In the canine circulation, studied by Crystal et al. [5]and Gelman et al., [9]the diameter of the capillaries is 3–8 micro meter. [11]Gelman et al. [9]implied that entrapment of 9-micro meter microspheres represents nutritive flow through the capillaries, and entrapment of 15-micro meter microspheres represents nutritive and nonnutritive flow, and therefore, the difference in flows measured represents shunted flow through arteriovenous anastomoses of approximately 10–15 micro meter. They noted a threefold increase in shunting under 2 MAC isoflurane anesthesia, although this increase did not achieve statistical significance. As Crystal seems to imply in his letter, Gelman et al.'s methods may ignore any shunts greater than approximately 15 micro meter.

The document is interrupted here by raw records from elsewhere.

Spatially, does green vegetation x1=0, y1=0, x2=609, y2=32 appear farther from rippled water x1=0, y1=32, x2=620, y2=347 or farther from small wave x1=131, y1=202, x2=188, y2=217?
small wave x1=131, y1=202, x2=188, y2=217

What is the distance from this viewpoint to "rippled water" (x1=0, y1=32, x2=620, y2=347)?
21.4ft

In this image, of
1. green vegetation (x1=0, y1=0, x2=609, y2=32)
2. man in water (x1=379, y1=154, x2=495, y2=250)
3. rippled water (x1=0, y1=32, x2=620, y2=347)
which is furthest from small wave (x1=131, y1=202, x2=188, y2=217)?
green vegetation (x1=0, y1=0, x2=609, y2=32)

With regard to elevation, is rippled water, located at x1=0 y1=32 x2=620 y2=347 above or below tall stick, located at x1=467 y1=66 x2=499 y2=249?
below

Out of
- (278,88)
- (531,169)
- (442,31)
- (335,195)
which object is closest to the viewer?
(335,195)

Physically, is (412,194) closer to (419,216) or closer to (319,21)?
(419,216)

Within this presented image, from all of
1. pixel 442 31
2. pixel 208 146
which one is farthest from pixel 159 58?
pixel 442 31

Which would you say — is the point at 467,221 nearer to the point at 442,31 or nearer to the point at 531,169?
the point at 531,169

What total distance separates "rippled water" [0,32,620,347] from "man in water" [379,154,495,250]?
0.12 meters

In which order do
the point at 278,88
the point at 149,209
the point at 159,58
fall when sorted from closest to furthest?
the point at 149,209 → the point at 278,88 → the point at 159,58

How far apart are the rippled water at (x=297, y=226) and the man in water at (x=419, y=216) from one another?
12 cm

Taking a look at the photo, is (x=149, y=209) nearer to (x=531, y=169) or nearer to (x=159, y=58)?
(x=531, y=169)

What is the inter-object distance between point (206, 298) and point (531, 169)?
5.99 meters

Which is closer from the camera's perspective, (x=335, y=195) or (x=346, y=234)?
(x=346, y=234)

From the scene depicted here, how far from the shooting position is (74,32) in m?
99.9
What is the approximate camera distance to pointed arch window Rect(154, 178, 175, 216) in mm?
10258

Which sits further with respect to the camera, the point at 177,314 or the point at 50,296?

In conclusion, our finding of direct vasoconstrictive effect of isoflurane on resistance coronary arteries appears a real phenomenon that has been observed in four species. It is unique to isoflurane among the anesthetics thus far examined and largely depends on the tone of the vessels. How this finding should be reconciled with in vivo increases in myocardial blood flow with isoflurane awaits further work.
Kyung W. Park, M.D., Instructor in Anaesthesia, Harvard Medical School.
Edward Lowenstein, M.D., Professor of Anaesthesia, Harvard Medical School, Anesthetist-in-chief, Beth Israel Hospital.
Frank W. Sellke, M.D., Associate Professor of Surgery, Harvard Medical School, Beth Israel Hospital, 330. Brookline Avenue, Boston, Massachusetts 02215.